Wednesday, February 12, 2003, 3:34:31 AM, Shane Legg wrote:

Shane, thanks for the explanation of Kolmogorov complexity and its
relation to the matter at hand.

[On a side note, I'm curious whether and if so, how, lossy compression
might relate.  It would seem that in a number of cases a simpler
algorithm than expresses exactly the behaviour could be valuable in
that it expresses 95% of the behaviour of the environment being
studied -- and if such an algorithm can be derived at far lower cost
in a certain case, it would be worth it.  Are issues like this
addressed in the AIXI model or does it all deal with perfect
prediction?]

CS> In fact -- would the chess-reward pattern's unpredictability *itself*
CS> be an indication of life?  I.e., doesn't Ockham's razor fail in the
CS> case of, and possibly *only* in the case of, conscious beings*?

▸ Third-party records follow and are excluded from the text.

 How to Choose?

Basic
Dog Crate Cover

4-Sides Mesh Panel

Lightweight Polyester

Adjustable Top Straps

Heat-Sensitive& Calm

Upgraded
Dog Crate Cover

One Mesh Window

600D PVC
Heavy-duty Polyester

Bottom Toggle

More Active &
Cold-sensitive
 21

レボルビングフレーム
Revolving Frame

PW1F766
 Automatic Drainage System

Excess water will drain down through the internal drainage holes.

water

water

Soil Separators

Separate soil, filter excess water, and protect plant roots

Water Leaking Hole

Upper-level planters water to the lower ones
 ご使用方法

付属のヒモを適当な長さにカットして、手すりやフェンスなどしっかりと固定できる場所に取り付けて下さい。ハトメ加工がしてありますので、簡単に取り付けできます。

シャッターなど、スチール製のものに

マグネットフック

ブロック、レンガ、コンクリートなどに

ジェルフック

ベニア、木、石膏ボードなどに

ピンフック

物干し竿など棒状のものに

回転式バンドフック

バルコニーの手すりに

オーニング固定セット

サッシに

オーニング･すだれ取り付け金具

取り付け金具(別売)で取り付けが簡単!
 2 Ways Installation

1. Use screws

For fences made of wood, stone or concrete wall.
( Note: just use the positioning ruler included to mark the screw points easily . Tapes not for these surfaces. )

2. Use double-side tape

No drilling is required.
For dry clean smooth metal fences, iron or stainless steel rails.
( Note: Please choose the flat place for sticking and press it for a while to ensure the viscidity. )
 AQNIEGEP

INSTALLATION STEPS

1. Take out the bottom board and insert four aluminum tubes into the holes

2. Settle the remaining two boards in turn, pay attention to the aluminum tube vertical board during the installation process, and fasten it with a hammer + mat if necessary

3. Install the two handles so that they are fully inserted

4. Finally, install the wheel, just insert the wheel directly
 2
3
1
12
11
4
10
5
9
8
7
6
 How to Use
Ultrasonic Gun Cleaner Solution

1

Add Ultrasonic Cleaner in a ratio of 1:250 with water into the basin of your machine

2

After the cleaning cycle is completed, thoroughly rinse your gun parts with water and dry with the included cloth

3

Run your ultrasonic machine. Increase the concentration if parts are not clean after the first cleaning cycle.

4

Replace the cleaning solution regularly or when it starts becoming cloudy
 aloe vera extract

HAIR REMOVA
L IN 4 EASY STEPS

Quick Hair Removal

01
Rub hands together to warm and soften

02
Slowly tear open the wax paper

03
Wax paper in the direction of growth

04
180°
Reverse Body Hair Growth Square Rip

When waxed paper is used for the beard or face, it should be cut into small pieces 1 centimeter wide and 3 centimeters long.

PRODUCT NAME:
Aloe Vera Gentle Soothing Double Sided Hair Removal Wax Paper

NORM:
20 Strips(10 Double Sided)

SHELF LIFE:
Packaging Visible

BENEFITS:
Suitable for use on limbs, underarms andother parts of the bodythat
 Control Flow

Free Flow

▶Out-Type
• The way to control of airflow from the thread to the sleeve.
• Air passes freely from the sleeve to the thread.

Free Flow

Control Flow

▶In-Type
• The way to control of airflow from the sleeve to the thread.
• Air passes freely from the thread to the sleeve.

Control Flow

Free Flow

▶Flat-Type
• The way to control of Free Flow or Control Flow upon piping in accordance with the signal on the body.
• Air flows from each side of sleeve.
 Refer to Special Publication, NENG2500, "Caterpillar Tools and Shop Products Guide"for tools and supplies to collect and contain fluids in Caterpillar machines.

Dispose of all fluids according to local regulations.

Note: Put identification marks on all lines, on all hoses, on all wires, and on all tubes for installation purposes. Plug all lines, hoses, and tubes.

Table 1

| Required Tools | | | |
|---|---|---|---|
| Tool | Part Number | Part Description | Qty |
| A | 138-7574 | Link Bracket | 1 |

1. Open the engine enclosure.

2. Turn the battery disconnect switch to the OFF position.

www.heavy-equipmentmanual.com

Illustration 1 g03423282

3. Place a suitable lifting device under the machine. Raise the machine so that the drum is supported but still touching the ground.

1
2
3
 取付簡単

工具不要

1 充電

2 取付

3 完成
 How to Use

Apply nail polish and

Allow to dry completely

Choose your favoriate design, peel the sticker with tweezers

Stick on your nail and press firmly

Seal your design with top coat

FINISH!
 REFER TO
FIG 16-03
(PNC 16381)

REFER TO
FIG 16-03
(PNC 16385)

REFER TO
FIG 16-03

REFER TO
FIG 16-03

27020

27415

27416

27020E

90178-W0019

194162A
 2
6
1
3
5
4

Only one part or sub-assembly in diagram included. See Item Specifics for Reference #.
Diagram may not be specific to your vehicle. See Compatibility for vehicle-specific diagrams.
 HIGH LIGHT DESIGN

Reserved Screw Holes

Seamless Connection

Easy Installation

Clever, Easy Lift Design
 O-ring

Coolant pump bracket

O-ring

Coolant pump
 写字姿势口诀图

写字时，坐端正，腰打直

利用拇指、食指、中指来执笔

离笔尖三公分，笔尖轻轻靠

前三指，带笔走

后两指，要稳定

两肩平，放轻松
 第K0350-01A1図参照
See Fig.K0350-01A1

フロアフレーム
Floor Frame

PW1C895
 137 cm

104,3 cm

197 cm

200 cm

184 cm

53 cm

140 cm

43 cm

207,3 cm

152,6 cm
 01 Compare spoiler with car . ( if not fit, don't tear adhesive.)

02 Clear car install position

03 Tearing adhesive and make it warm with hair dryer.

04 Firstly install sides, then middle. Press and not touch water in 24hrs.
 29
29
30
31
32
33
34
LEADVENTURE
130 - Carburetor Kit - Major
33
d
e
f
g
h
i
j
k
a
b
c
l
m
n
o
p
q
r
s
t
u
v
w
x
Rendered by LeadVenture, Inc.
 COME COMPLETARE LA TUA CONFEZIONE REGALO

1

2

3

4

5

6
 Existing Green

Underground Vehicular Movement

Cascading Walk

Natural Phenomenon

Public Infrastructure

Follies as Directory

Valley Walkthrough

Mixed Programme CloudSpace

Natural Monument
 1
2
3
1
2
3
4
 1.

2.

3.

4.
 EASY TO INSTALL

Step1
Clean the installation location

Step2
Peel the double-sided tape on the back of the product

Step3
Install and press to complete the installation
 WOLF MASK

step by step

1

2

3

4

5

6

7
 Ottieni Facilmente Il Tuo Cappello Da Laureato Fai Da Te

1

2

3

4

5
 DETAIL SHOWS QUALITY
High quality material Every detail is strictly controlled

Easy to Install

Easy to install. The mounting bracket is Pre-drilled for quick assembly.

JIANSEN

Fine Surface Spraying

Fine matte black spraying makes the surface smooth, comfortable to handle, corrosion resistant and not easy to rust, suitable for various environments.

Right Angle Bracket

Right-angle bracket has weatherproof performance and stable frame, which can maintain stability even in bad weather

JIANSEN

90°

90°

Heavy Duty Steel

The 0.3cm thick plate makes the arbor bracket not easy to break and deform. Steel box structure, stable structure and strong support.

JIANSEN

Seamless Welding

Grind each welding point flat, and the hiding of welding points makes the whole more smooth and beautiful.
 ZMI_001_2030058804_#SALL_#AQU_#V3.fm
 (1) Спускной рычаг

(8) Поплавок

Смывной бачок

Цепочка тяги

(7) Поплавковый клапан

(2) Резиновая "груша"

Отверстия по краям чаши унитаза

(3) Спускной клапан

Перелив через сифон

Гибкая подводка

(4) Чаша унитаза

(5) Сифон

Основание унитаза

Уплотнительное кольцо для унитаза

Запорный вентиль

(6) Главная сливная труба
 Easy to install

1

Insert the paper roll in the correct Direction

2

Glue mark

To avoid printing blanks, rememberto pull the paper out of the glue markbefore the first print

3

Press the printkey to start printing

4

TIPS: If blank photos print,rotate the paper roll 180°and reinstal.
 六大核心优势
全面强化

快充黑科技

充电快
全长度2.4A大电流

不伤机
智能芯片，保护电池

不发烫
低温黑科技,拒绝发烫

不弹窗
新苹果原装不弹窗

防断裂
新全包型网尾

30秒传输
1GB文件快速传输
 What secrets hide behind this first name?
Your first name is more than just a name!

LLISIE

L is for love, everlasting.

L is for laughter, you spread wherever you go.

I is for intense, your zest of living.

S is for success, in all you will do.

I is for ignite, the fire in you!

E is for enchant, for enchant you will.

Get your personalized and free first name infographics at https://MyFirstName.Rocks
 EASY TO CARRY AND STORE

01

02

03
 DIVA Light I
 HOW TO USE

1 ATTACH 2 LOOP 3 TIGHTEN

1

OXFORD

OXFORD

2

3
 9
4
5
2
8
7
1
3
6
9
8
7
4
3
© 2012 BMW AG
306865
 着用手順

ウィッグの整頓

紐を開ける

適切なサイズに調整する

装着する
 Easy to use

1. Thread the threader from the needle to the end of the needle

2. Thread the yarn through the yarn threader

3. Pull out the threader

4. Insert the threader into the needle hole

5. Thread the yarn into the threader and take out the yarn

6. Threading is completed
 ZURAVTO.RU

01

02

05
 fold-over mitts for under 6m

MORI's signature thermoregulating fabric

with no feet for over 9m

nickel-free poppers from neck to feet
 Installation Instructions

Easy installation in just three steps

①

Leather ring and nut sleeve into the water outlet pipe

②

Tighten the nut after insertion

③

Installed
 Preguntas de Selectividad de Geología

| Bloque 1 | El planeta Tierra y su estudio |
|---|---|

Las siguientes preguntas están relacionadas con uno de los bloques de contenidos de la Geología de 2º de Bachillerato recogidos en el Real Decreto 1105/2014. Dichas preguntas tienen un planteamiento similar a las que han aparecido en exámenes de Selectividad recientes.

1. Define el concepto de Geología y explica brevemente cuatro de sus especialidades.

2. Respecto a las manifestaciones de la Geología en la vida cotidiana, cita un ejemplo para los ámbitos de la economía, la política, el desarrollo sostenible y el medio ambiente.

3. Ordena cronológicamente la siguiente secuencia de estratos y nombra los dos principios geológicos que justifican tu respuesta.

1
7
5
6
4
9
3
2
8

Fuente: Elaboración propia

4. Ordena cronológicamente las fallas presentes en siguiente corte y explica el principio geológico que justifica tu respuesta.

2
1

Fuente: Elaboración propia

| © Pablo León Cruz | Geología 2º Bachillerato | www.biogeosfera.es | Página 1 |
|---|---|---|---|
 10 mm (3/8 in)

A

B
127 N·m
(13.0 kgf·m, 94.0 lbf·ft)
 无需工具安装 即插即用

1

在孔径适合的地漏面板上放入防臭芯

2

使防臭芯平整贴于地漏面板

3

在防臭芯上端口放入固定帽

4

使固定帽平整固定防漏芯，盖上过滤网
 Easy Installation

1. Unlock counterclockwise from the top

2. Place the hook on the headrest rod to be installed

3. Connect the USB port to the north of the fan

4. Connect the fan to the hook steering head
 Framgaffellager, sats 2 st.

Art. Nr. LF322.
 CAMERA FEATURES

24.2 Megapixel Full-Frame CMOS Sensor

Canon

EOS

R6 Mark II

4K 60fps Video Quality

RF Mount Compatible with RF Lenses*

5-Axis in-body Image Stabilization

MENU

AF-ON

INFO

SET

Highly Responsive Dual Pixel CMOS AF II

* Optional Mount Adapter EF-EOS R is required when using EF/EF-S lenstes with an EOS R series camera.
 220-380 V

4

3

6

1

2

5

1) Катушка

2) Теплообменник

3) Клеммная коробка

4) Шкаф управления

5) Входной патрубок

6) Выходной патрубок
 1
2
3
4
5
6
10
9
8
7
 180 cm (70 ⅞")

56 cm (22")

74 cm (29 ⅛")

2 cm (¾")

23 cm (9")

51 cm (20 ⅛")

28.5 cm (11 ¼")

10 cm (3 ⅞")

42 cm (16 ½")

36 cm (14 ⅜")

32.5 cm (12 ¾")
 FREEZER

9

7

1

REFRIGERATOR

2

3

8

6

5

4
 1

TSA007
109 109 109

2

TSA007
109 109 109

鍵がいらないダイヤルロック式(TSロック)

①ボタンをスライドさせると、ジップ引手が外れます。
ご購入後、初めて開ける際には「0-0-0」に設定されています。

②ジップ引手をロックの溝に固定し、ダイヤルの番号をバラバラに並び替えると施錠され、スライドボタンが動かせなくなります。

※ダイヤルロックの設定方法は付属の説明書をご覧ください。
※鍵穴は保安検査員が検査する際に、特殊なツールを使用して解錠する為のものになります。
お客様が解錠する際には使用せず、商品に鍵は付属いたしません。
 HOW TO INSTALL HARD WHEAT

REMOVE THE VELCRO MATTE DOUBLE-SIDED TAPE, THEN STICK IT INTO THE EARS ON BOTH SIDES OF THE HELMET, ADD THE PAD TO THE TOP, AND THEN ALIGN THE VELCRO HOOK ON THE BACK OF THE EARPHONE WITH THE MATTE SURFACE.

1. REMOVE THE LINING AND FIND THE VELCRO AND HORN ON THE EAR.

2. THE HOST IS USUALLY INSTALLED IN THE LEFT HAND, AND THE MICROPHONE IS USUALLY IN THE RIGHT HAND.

SL> I don't see what you are getting at here.  You might need to explain
SL> some more. (I understand Ockham's razor, you don't need to explain
SL> that part; actually it comes up a lot in the theory behind Solomonoff
SL> induction and AIXI...)

What I'm getting at is an attempt at an external definition or at
least telltale of conscious behaviour as either "that which is not
compressible" or "that which although apparently compressible for some
period, suddenly changes later" or perhaps "that which is not
compressible to less than X% of the original data" where X is some
largeish number like 60-90.

The reason I'm thinking in these terms is because I suspected Ockham's
razor to relate to the compressibility idea as you stated; and I've
always felt Ockham's razor is out of place when dealing with conscious
behaviour.

To wit: the razor is often invoked in response to what many
denigratingly label "conspiracy theory", while in my estimation
conspiring is perfectly normal behaviour for humans (from surprise
birthdays to price-fixing to assassinations), and even in some senses
for (some) animals (the false eyes on peacock's tales and the merging
into the background of the chameleon).

That is to say, the "the simplest explanation is right" heuristic
tends to break down in the presence of life -- and the more so the
more the life is conscious.  Because among the things that it is
conscious of is that it *can be* and *is* being observed, and (often)
wishes to mislead observers.

So I suspect there's some sort of relationship between lack of
compressibility and life's "anti-entropic urge" (for lack of a better
term) about which I'm wondering whether something interesting can be
stated mathematically -- e.g., if it's not (easily? at some level of
complexity?) compressible, it must/might be alive.